As manufacturers implement IIoT ecosystems that connect their machines, equipment, and production systems to the digital enterprise, both process and discrete end users would like to see real-time intelligence at the edge. In today’s connected factories and plants, edge computing will provide the foundation for the next generation of smart connected IIoT devices and the digital enterprise. These intelligent edge devices can aggregate and analyze sensor and other data and stream information to support predictive analytics platforms.
Hybrid approaches utilizing edge computing and the cloud will enable process and discrete end users to provide actionable information to support real-time business decisions and support asset monitoring, data analytics, process alarming, and process control, as well as machine learning and the emerging AI ability for machines to make sense of and act on complex data patterns. Increasingly, the computational capabilities from both edge and cloud computing are migrating into the gateways and edge devices for IIoT networks.
It comes as no surprise that many end users expect to perform data analytics at the edge. If industry is to move to ecosystems of smart connected machines and production systems, the first step is to create a digital environment that securely connects factories and plants using intelligent devices that can access, capture, aggregate, and analyze data at the production process and provide actionable information to enable operations, maintenance, and plant and product engineering and support groups to optimize how products are designed, manufactured, and supported.
Factors Driving Connectivity at the Edge
Operational issues, such as analyzing and controlling devices, improving process speed/reducing latency issues, and reducing data security risks, will drive end users to deploy edge computing, as well as the need to improve asset performance and maintenance to reduce unplanned or unscheduled downtime, and the need to improve and optimize production. However, for edge computing and devices for machines, equipment, and production systems to continue to proliferate, cybersecurity concerns must be addressed. While IIoT and edge devices afford a way to connect factory ecosystems, products and equipment in the field, and even the manufacturing supply chains; these devices and connections must be made secure and reliable or manufacturers will slow down the deployment of edge and cloud technologies.
Smart manufacturing and edge computing with information-enabled operations offers virtually infinite potential to improve business performance. Companies will be able to use data that has long been stranded inside machines and processes to quickly identify production inefficiencies, compare product quality against manufacturing conditions, and pinpoint potential safety, production, or environmental issues.
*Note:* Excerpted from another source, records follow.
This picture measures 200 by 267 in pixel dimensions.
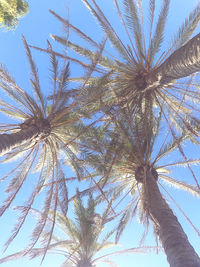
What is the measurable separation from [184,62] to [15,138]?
15.3ft

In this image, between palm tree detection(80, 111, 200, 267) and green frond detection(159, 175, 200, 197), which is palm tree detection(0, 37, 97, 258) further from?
green frond detection(159, 175, 200, 197)

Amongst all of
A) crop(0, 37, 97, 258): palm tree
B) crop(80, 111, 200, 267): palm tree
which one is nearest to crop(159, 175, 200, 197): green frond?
crop(80, 111, 200, 267): palm tree

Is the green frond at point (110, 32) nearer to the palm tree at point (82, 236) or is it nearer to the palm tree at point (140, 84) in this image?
the palm tree at point (140, 84)

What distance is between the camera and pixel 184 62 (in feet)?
16.4

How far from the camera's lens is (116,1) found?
7324 millimetres

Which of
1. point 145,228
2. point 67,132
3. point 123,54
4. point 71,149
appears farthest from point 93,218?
point 123,54

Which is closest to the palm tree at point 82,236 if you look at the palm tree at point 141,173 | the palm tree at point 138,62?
the palm tree at point 141,173

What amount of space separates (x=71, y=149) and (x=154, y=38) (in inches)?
194

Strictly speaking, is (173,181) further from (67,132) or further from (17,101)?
(17,101)

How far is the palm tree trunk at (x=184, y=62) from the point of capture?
4524 mm

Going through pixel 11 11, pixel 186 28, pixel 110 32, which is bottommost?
pixel 186 28

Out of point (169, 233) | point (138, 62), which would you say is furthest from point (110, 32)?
point (169, 233)

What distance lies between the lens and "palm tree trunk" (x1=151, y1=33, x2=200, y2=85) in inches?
178

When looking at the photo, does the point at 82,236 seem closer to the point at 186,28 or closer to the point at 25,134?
the point at 25,134
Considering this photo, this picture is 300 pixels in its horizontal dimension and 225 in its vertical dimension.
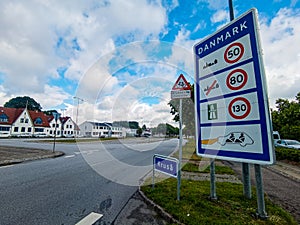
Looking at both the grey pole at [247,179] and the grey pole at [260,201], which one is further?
the grey pole at [247,179]

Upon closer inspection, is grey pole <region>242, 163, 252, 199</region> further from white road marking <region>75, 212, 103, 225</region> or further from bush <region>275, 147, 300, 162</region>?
bush <region>275, 147, 300, 162</region>

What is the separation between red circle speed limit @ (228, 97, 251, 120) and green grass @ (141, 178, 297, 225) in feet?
5.71

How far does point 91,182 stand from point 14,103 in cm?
8269

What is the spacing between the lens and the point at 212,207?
10.8ft

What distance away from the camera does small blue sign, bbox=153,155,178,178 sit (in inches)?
145

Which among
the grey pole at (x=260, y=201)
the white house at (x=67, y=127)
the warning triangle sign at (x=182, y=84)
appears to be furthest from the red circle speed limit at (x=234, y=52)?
the white house at (x=67, y=127)

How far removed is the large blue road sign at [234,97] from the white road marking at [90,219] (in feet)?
8.20

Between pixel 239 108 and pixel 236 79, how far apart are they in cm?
59

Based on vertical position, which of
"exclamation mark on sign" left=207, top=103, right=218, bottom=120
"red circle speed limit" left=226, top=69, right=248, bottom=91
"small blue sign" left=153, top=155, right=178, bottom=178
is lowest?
"small blue sign" left=153, top=155, right=178, bottom=178

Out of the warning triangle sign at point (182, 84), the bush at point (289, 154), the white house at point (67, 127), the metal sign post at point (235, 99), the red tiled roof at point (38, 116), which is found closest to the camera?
the metal sign post at point (235, 99)

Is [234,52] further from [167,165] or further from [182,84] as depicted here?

Remote management of this edge infrastructure will immediately connect operators with off-site experts to be able to avoid or more quickly trouble-shoot and resolve downtime events.
Finally edge and cloud computing architectures will accelerate IT and OT convergence. As a result, IT and OT professionals who previously only oversaw their own individual systems are learning about the counterpart technologies. IT professionals must have the skills to transfer their experience of enterprise network convergence and ubiquitous use of Internet Protocol into manufacturing applications. OT professionals must possess the skills to migrate from yesterday’s islands of automation to today’s plant-wide, information-centric edge and cloud architectures to enable the secure flow of information throughout the manufacturing enterprise and beyond. These skills are critical for end users to source to fully leverage their hybrid edge and cloud infrastructure.